§ Set problem 1: Rewrite the rows below, starting with the line that contains "From where the" and going on through the line that contains "How far apart", as a Markdown table with the columns No. and Line. Put one line in each table row and leave out blank lines.

Voodoo Is Rebounding in New Orleans After Hurricane Katrina

08_29_Voodoo_01
A voodoo priestess leads a ceremony to fortify New Orleans's levees on Nov. 6, 2007. Tyrone Turner/National Geographic/Getty

Late at night, in the basement of her modest home on New York's Long Island, Marie Carmel Charles prepares to be possessed by a mermaid.

A mambo, or high priestess, in Haitian voodoo, Charles has gathered 18 of her younger initiates for a traditional, intensely private ritual called the Feeding of the Kolye, a tribute to the lwas (spirits) of the church and a celebration of several members' recent inductions into the religion. The newcomers range in age from their mid-20s to mid-40s; they are mostly African-American and Caucasian and wear pristine white garments. They chant Creole prayers fluidly back to Charles in a rapid, reverential call-and-response. They cry "ayi bobo"—a sort of "amen"—constantly.

Charles, an imposing, gracious black woman who appears to be about 60, kneels in front of the seated group, facing an altar cluttered with tall, multicolored candles, beaded bottles and a large frosted cake, among other offerings to the lwas. She keens in prayer, furiously ringing a tiny handbell. Her "godchildren" rise and collect clusters of ceremonial beaded ropes, draping them across their torsos, and begin lively, synchronized dancing. Marie splashes heavy, honeyed perfume on them as they dance.

As the chanting reaches a crescendo, the initiates spread a sheet on the concrete floor, and Charles lies on it. Her eyes roll back in her head; she is expressionless for a few minutes, then brightens, smiling up at the group, giggling and batting her hands coquettishly—behavior that is worlds away from her crisp demeanor of the past three hours. She does not speak or rise from the ground; her feet flutter. The men lie down to greet her as she pantomimes affection; one gives her a thin metal ring.

"La Sirene is inside her," Yora Mitsakos, a 41-year-old initiate and train operator, whispers to me from the perimeter of the group, referring to the mermaid deity of their faith. "This spirit is very flirty." She points to the ring being exchanged. "Sometimes when she visits, she asks commitment and marriage from the men."

After 10 minutes, Charles bolts upright and hunches over, cloudy-eyed and sputtering as she desperately sips proffered water. This signifies her soul's return to her body. In Haitian voodoo custom, this spiritual merging is a high honor, and such ceremonies occur with the same orthodoxy in the homes of believers around the world.

"People think voodoo is about sticking pins in dolls and cursing people, but neither are true," explains Ryan Anderson, who participated in the ritual, a few days later. The affable IT manager from Texas traveled to Haiti three years ago to become a houngan (the male equivalent of a mambo). "Voodoo is such a misunderstood tradition, but a beautiful one."

§ Set problem 2:
Answer these questions about the voodoo article:
(a) How many initiates did Charles gather for the ritual?
(b) What job does Yora Mitsakos have?
(c) Where did Ryan Anderson travel to become a houngan?

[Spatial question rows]

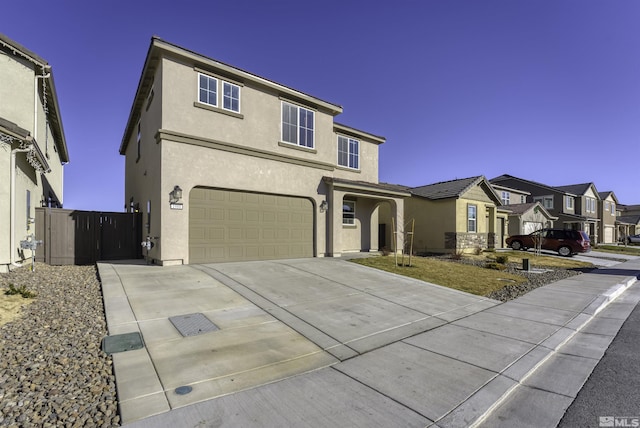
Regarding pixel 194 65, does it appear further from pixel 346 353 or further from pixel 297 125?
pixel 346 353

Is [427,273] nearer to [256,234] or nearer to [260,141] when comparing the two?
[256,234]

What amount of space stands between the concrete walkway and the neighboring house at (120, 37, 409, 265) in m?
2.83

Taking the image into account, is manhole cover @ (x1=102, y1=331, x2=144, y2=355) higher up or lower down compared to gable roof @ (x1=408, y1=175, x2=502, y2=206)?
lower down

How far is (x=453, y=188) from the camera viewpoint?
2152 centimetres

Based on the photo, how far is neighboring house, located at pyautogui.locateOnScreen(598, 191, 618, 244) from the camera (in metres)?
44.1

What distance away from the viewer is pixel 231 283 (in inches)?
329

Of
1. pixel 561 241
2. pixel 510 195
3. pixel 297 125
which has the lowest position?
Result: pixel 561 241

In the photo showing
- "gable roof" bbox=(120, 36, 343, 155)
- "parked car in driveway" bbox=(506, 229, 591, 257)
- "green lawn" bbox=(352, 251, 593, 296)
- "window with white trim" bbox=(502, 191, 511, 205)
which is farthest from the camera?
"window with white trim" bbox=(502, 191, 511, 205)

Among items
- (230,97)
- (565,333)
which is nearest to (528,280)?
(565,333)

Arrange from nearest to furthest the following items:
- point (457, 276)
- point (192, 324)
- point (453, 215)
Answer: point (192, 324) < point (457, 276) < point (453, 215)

--

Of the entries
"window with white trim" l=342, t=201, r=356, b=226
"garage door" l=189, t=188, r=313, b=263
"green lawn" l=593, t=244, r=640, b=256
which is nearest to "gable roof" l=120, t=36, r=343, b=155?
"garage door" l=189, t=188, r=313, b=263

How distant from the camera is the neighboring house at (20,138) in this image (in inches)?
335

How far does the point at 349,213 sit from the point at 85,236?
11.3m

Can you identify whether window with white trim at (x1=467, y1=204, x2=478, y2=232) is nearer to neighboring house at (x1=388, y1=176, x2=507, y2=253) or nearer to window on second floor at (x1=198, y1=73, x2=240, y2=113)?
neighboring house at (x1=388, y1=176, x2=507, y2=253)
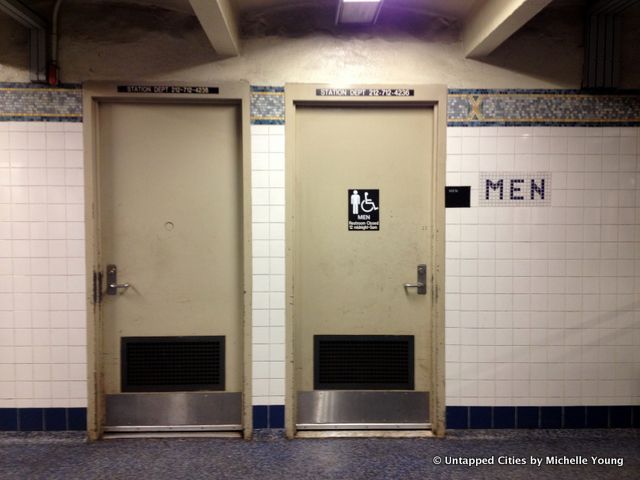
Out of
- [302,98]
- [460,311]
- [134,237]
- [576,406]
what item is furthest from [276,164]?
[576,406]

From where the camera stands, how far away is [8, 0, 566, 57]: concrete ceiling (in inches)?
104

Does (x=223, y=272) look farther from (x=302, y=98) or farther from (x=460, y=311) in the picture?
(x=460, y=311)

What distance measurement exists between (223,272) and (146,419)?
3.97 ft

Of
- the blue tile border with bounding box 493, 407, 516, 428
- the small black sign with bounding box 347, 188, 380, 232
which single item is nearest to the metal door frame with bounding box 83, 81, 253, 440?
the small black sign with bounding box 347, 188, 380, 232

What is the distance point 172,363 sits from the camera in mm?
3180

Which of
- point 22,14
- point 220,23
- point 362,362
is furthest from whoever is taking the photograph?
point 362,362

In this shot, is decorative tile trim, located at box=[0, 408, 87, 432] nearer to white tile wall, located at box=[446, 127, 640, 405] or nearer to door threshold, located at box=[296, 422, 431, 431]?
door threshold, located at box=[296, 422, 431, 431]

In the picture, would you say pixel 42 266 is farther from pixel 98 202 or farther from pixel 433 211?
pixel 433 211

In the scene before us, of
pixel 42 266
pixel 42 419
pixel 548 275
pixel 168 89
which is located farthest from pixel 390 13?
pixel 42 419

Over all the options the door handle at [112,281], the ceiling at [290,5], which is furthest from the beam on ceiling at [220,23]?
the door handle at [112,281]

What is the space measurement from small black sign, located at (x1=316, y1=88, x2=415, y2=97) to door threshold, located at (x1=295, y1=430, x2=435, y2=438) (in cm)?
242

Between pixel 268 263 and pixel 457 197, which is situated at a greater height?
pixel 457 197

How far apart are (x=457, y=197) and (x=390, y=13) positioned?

§ Expected answer 1:
| No. | Line |
|---|---|
| 1 | From where the camera stands, how far away is [8, 0, 566, 57]: concrete ceiling (in inches)? |
| 2 | 104 |
| 3 | Does (x=223, y=272) look farther from (x=302, y=98) or farther from (x=460, y=311) in the picture? |
| 4 | (x=460, y=311) |
| 5 | What distance measurement exists between (223,272) and (146,419)? |
| 6 | 3.97 ft |
| 7 | Of |
| 8 | - the blue tile border with bounding box 493, 407, 516, 428 |
| 9 | - the small black sign with bounding box 347, 188, 380, 232 |
| 10 | which single item is nearest to the metal door frame with bounding box 83, 81, 253, 440? |
| 11 | the small black sign with bounding box 347, 188, 380, 232 |
| 12 | What is the distance point 172,363 sits from the camera in mm? |
| 13 | 3180 |
| 14 | Which of |
| 15 | - point 22,14 |
| 16 | - point 220,23 |
| 17 | - point 362,362 |
| 18 | is furthest from whoever is taking the photograph? |
| 19 | point 362,362 |
| 20 | In this shot, is decorative tile trim, located at box=[0, 408, 87, 432] nearer to white tile wall, located at box=[446, 127, 640, 405] or nearer to door threshold, located at box=[296, 422, 431, 431]? |
| 21 | door threshold, located at box=[296, 422, 431, 431] |
| 22 | In the picture, would you say pixel 42 266 is farther from pixel 98 202 or farther from pixel 433 211? |
| 23 | pixel 433 211 |
| 24 | In the scene before us, of |
| 25 | pixel 42 266 |
| 26 | pixel 42 419 |
| 27 | pixel 548 275 |
| 28 | pixel 168 89 |
| 29 | which is located farthest from pixel 390 13? |
| 30 | pixel 42 419 |
| 31 | Over all the options the door handle at [112,281], the ceiling at [290,5], which is furthest from the beam on ceiling at [220,23]? |
| 32 | the door handle at [112,281] |
| 33 | What is the space measurement from small black sign, located at (x1=316, y1=88, x2=415, y2=97) to door threshold, located at (x1=295, y1=430, x2=435, y2=438) (in cm)? |
| 34 | 242 |
| 35 | Between pixel 268 263 and pixel 457 197, which is situated at a greater height? |
| 36 | pixel 457 197 |
| 37 | How far apart are (x=457, y=197) and (x=390, y=13) positioned? |

§ Expected answer 2:
(a) 18
(b) Train operator
(c) Haiti